The rapid rise of China and the continued strength of the US (all but two of the North American brands are US) drove this concentration. The value of Chinese brands in the BrandZ™ Global Top 100 increased 1,444 percent over the past 12 years, and the number of Chinese brands in the ranking increased from one in 2012 to 14 today. Although a net of only three North American brands were added to the Top 100 over the past 12 years, North American brands total $3.1 trillion in value, a rise of 239 percent.
These gains came substantially from technology and related categories. For example, the leading Chinese brand, Tencent, increased 1,083 percent over the past seven years, since Tencent entered the BrandZ™ Global Top 100. Alibaba, increased 92 percent in the past year alone. Google and Apple, the leading US brands, increased in 707 and 1,782 percent in value, respectively, over the past 12 years.
In counterpoint to the value concentration in Asia and North America, brand value in other regions of the world grew more slowly and the proportion of value those regions contribute to the BrandZ™ Global Top 100 declined. Asia (excluding China), Continental Europe, and the UK increased in value only 21 percent, 37 percent, and 26 percent, respectively over the past 12 years.
The Asia (excluding China) portion of Top 100 value declined to 3 percent from 8 percent; the Continental Europe proportion declined from 21 percent to 9 percent, and the UK proportion declined from 5 percent to only 2 percent. Brands in these regions come from lower-growth categories compared with the US and China.

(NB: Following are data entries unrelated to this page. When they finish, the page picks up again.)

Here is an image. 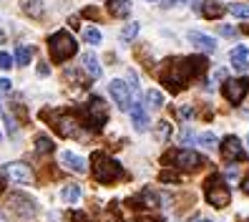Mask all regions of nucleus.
I'll list each match as a JSON object with an SVG mask.
<instances>
[{
    "label": "nucleus",
    "mask_w": 249,
    "mask_h": 222,
    "mask_svg": "<svg viewBox=\"0 0 249 222\" xmlns=\"http://www.w3.org/2000/svg\"><path fill=\"white\" fill-rule=\"evenodd\" d=\"M91 164H93V174H96V180H98V182H104V184L113 182L116 177L121 174V164H119L116 159H111L108 154H104V152H93Z\"/></svg>",
    "instance_id": "nucleus-1"
},
{
    "label": "nucleus",
    "mask_w": 249,
    "mask_h": 222,
    "mask_svg": "<svg viewBox=\"0 0 249 222\" xmlns=\"http://www.w3.org/2000/svg\"><path fill=\"white\" fill-rule=\"evenodd\" d=\"M48 48H51V56H53V61H68V58L78 51V46H76V38H73L71 33H66V31H58V33H53L51 38H48Z\"/></svg>",
    "instance_id": "nucleus-2"
},
{
    "label": "nucleus",
    "mask_w": 249,
    "mask_h": 222,
    "mask_svg": "<svg viewBox=\"0 0 249 222\" xmlns=\"http://www.w3.org/2000/svg\"><path fill=\"white\" fill-rule=\"evenodd\" d=\"M229 200H231V192L224 184L222 177H219V174L209 177V180H207V202L212 207H216V210H222V207L229 204Z\"/></svg>",
    "instance_id": "nucleus-3"
},
{
    "label": "nucleus",
    "mask_w": 249,
    "mask_h": 222,
    "mask_svg": "<svg viewBox=\"0 0 249 222\" xmlns=\"http://www.w3.org/2000/svg\"><path fill=\"white\" fill-rule=\"evenodd\" d=\"M8 204H10V210L16 212L20 220H33V217L38 215V204H36L31 197L20 195V192L10 195V197H8Z\"/></svg>",
    "instance_id": "nucleus-4"
},
{
    "label": "nucleus",
    "mask_w": 249,
    "mask_h": 222,
    "mask_svg": "<svg viewBox=\"0 0 249 222\" xmlns=\"http://www.w3.org/2000/svg\"><path fill=\"white\" fill-rule=\"evenodd\" d=\"M166 161H174L179 169H186V172H194V169H199V167L204 164V159H201L196 152H192V149L171 152V154H166Z\"/></svg>",
    "instance_id": "nucleus-5"
},
{
    "label": "nucleus",
    "mask_w": 249,
    "mask_h": 222,
    "mask_svg": "<svg viewBox=\"0 0 249 222\" xmlns=\"http://www.w3.org/2000/svg\"><path fill=\"white\" fill-rule=\"evenodd\" d=\"M108 88H111L113 101L121 106V111H128V109H131V103H134V101H131V96H134V94H131L128 83H124L121 79H113V81L108 83Z\"/></svg>",
    "instance_id": "nucleus-6"
},
{
    "label": "nucleus",
    "mask_w": 249,
    "mask_h": 222,
    "mask_svg": "<svg viewBox=\"0 0 249 222\" xmlns=\"http://www.w3.org/2000/svg\"><path fill=\"white\" fill-rule=\"evenodd\" d=\"M249 91V81L247 79H229L224 83V96L229 103H242V99Z\"/></svg>",
    "instance_id": "nucleus-7"
},
{
    "label": "nucleus",
    "mask_w": 249,
    "mask_h": 222,
    "mask_svg": "<svg viewBox=\"0 0 249 222\" xmlns=\"http://www.w3.org/2000/svg\"><path fill=\"white\" fill-rule=\"evenodd\" d=\"M55 131L61 137H78L81 134V124H78V119L73 114H61V116H55Z\"/></svg>",
    "instance_id": "nucleus-8"
},
{
    "label": "nucleus",
    "mask_w": 249,
    "mask_h": 222,
    "mask_svg": "<svg viewBox=\"0 0 249 222\" xmlns=\"http://www.w3.org/2000/svg\"><path fill=\"white\" fill-rule=\"evenodd\" d=\"M106 103H104V99H98V96H93L91 101H89V121L93 124V129H101L106 124Z\"/></svg>",
    "instance_id": "nucleus-9"
},
{
    "label": "nucleus",
    "mask_w": 249,
    "mask_h": 222,
    "mask_svg": "<svg viewBox=\"0 0 249 222\" xmlns=\"http://www.w3.org/2000/svg\"><path fill=\"white\" fill-rule=\"evenodd\" d=\"M5 174H8L16 184H33V172H31V167L20 164V161H13V164H8Z\"/></svg>",
    "instance_id": "nucleus-10"
},
{
    "label": "nucleus",
    "mask_w": 249,
    "mask_h": 222,
    "mask_svg": "<svg viewBox=\"0 0 249 222\" xmlns=\"http://www.w3.org/2000/svg\"><path fill=\"white\" fill-rule=\"evenodd\" d=\"M222 157L227 159V161H242L247 154H244V149H242V141L237 139V137H227L224 141H222Z\"/></svg>",
    "instance_id": "nucleus-11"
},
{
    "label": "nucleus",
    "mask_w": 249,
    "mask_h": 222,
    "mask_svg": "<svg viewBox=\"0 0 249 222\" xmlns=\"http://www.w3.org/2000/svg\"><path fill=\"white\" fill-rule=\"evenodd\" d=\"M61 164H63L66 169H71V172H81V174L89 169L86 159L78 157V154H73V152H61Z\"/></svg>",
    "instance_id": "nucleus-12"
},
{
    "label": "nucleus",
    "mask_w": 249,
    "mask_h": 222,
    "mask_svg": "<svg viewBox=\"0 0 249 222\" xmlns=\"http://www.w3.org/2000/svg\"><path fill=\"white\" fill-rule=\"evenodd\" d=\"M189 43H194L196 48L207 51V53H214V51H216V40H214L212 36H207V33H199V31L189 33Z\"/></svg>",
    "instance_id": "nucleus-13"
},
{
    "label": "nucleus",
    "mask_w": 249,
    "mask_h": 222,
    "mask_svg": "<svg viewBox=\"0 0 249 222\" xmlns=\"http://www.w3.org/2000/svg\"><path fill=\"white\" fill-rule=\"evenodd\" d=\"M249 51H247V46H237V48H231V53H229V61H231V66L237 68V71H247L249 68Z\"/></svg>",
    "instance_id": "nucleus-14"
},
{
    "label": "nucleus",
    "mask_w": 249,
    "mask_h": 222,
    "mask_svg": "<svg viewBox=\"0 0 249 222\" xmlns=\"http://www.w3.org/2000/svg\"><path fill=\"white\" fill-rule=\"evenodd\" d=\"M199 10H201V16L209 18V20H216V18L224 16V5L216 3V0H204V3L199 5Z\"/></svg>",
    "instance_id": "nucleus-15"
},
{
    "label": "nucleus",
    "mask_w": 249,
    "mask_h": 222,
    "mask_svg": "<svg viewBox=\"0 0 249 222\" xmlns=\"http://www.w3.org/2000/svg\"><path fill=\"white\" fill-rule=\"evenodd\" d=\"M128 111H131V119H134V126H136L139 131H146V129H149V114L141 109V103H131Z\"/></svg>",
    "instance_id": "nucleus-16"
},
{
    "label": "nucleus",
    "mask_w": 249,
    "mask_h": 222,
    "mask_svg": "<svg viewBox=\"0 0 249 222\" xmlns=\"http://www.w3.org/2000/svg\"><path fill=\"white\" fill-rule=\"evenodd\" d=\"M139 202L143 207H161V202H169V197L166 195H156L154 189H143L139 195Z\"/></svg>",
    "instance_id": "nucleus-17"
},
{
    "label": "nucleus",
    "mask_w": 249,
    "mask_h": 222,
    "mask_svg": "<svg viewBox=\"0 0 249 222\" xmlns=\"http://www.w3.org/2000/svg\"><path fill=\"white\" fill-rule=\"evenodd\" d=\"M81 61H83L81 66L91 73V79H98V76H101V63H98V58H96L93 53H83Z\"/></svg>",
    "instance_id": "nucleus-18"
},
{
    "label": "nucleus",
    "mask_w": 249,
    "mask_h": 222,
    "mask_svg": "<svg viewBox=\"0 0 249 222\" xmlns=\"http://www.w3.org/2000/svg\"><path fill=\"white\" fill-rule=\"evenodd\" d=\"M108 10H111V16L121 18V16H128L131 13V3L128 0H108Z\"/></svg>",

The Top 100 also became more regionally diverse. Twelve years ago, no Latin American brands were represented in the Global ranking. Today, brands from the rest of the world—primarily Latin America—comprise a small but growing 1 percent of the ranking. In addition, new countries are appearing in the ranking. This year, an Indonesian brand entered the Top 100 for the first time.
And brands from other regions comprise one percent of the Top 100 ranking.
Brand Power and Innovation
Regardless of region, brands ranked in the BrandZ™ Global Top 100 Most Valuable Global Brands score high in Brand Power, a BrandZ™ measurement of brand equity, the consumer’s predisposition to choose a particular brand. High Brand Power correlates with strong volume share. Brand Power is measured with an index where 100 is average. Chinese brands score the highest, 218. US brands score 176.
Brands from the US and China also score higher than brands from other countries in Innovation, a BrandZ™ metric. A score of 100 is average. The US brands score 120 and Chinese brands score 114. An analysis of the BrandZ™ Global Top 100, following the same 94 brands in 2006 and 2018, found that over 12 years, brands that score high in Innovation increased 273 percent in value, while low Innovation brands increase only 36 percent.
Strong brands typically outperform the average country or regional Innovation score. For example, Microsoft surpassed the US Innovation average with a score of 133. Microsoft increased 40 percent in brand value. JD. com, the Chinese e-commerce giant, surpassed the China Innovation average with a scored of 127.
Similarly, the German apparel brand Adidas, which rose 50 percent in value year-on-year, scored 114 in Innovation, compared with the average Innovation of 109 for German brands. And Louis Vuitton, the French luxury brand, which rose 41 percent in brand value year-on-year, scored 108 in Innovation, somewhat higher than the average 104 of French brands.
… But brands in all regions score high in Brand Power
North America (US) and the China dominate in the number and value of brands represented in the BrandZ™ Global Top 100. They also score high in Brand Power, a measurement of brand equity. Brand Power scores are high across regions, reflecting the strength of brands ranked in the BrandZ™ Global Top 100.
Innovation drives brand value growth…
An analysis of the BrandZ™ Top 100, following the same 94 brands in 2006 and 2018, found that over 12 years brands that score high in Innovation, a BrandZ™ metric, increased 273 percent in value, while low Innovation brands increase only 36 percent.
… And Innovative brands outperform local average
Leading brands typically outperform the average country or regional Innovation score. For example, with a score of 133, Microsoft surpassed the US Innovation average of 120, and JD.com scored 127 in Innovation, compared with an average Innovation score of 114 for all BrandZ™ Global Top 100 brands from China.